He could imagine the conversation; if he'd ever have that conversation with Bobby. It would always end the same way: with it being his fault. Bobby never had been able to accept that he'd done anything wrong. _A real lunatic, that one_, he thought. It was hard to think that he'd been that kid, once.

It would start like this: He would ask, "Why would you hurt Jimmy? He was our _friend_." He'd make sure to emphasise that little fact.

"I didn't hurt him. Well, only for a little while. I helped him. Nobody can hurt him now, can they? What would you have done? I suppose you'd have left him with them, you'd have let them go on hurting him?"

"We both know why you did it – and it wasn't for Jimmy's benefit."
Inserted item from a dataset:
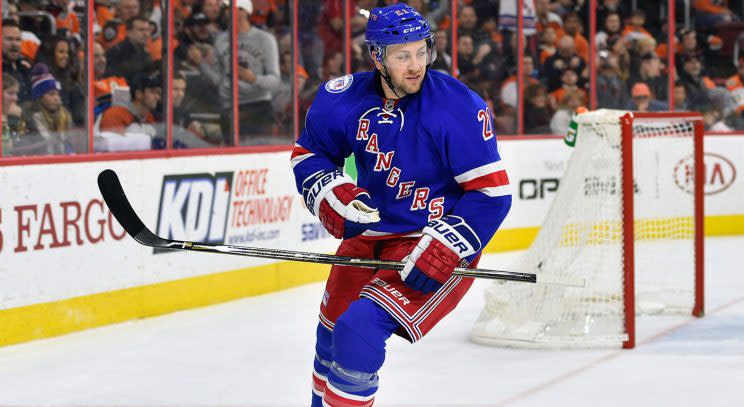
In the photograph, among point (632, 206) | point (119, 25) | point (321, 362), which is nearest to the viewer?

"You _think_ you know! What do you really know? Who do you really care for? I _cared_ for Jimmy, who do you care for? That's right – you! You're nothing like me! What about all of those women? You can't tell me you care for them! You don't know how to care about anyone! Our mother was sad and lonely and, yeah, fairly well cracked, but does that mean you should hate all women? Excuse me, but I'd think that would make you want to help them. But that's just you, isn't it? Everything's got to be about you! Don't you know, on our own, we're no one; on our own, we're not even a person. You're so pathetic. And you wonder why I want _so_ much to do with you! No thanks."
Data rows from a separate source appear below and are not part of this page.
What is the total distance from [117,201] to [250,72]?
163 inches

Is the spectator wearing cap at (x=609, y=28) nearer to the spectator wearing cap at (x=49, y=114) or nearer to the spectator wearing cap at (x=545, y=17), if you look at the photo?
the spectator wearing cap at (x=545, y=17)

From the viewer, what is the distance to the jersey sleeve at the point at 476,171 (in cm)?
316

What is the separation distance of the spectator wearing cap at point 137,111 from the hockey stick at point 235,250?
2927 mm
"And what are you? A _kid_! What the fuck would you know anyway! When did you ever stop that lunatic from hitting you, or our mother? When did you ever stick up for her? You _didn't_, because she never stuck up for _you_ – you _wanted_ him to hit her. She deserved it: she was a shitty mother and a shitty wife!"

"Oh sure!"

"That's exactly how it was!"

"Don't strain yourself, you might hurt yourself. You're right: Jimmy was our friend. I guess I was paying him back for being such a pathetic loser, never standing up for himself, never setting a good example for me; he'd never have amounted to anything in life, anyway."

"Now you're getting it."

"He owed me!"

"Yes, he did."

"I guess the whole world _owes_ you, too! For being such a crappy world, huh?"

"That's not what I said."

"You didn't have to."

"Don't put words in my mouth."

"You put them in mine. Why don't you use some initiative and join the human race. Just because you've been hurt doesn't mean you hurt other people; you don't perpetuate the cycle, it only comes back to you. You only hurt yourself double. People are just people; the past is the past. Learn to live, one day, won't you? One of us has to."
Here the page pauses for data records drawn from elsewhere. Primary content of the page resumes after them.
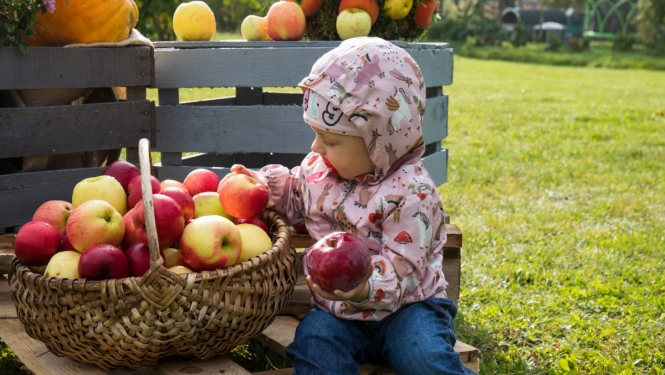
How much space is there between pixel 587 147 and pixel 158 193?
Answer: 573cm

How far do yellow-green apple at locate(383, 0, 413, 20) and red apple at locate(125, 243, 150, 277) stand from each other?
170 cm

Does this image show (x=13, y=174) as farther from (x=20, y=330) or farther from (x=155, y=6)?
(x=155, y=6)

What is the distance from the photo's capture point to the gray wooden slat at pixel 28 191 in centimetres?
292

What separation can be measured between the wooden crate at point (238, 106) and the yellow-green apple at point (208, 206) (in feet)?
2.11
Yeah, it was always his fault.

He couldn't hate Bobby, though, right? Not really. He had no choice but to take Bobby's side, right?

He hated Bobby, sure, but Bobby hated him right back, and that made it okay, didn't it? They were even. Underneath, they were really just one person; underneath, they didn't really hate each other.

Sometimes he wondered, though. Sometimes, he wondered what would happen if Bobby were to come back. If he were to come back for real; if he decided he wanted to live again.

_Bobby would never do that_, he told himself, _because underneath, he knows that I'd never do anything to hurt him, underneath, he knows I love him._

Bobby would never get up the courage to do anything about it, anyway. He just wasn't that brave; he wasn't even that clever. Jimmy had always been the smart one, Bobby had been the one who'd gone along with all of Jimmy's schemes and taken the credit because the recognition had been too much for Jimmy, because he'd been put down too much to be able to take it being any other way.

Bobby had been right, he thought, Jimmy hadn't deserved to live; he'd been weak.

Underneath, he had a feeling that the reason Jimmy and Bobby had become friends wasn't because they'd been different, but because they'd been the same.

Bobby would never do anything; would never have amounted to anything. In a lot of ways, he thought, he'd done him the biggest favour of all: he'd gotten him a life, he'd made something of their life, given them a reason to live. He'd been the smart one, the _brave_ one!

Who the _fuck_ was Bobby to complain!


End file.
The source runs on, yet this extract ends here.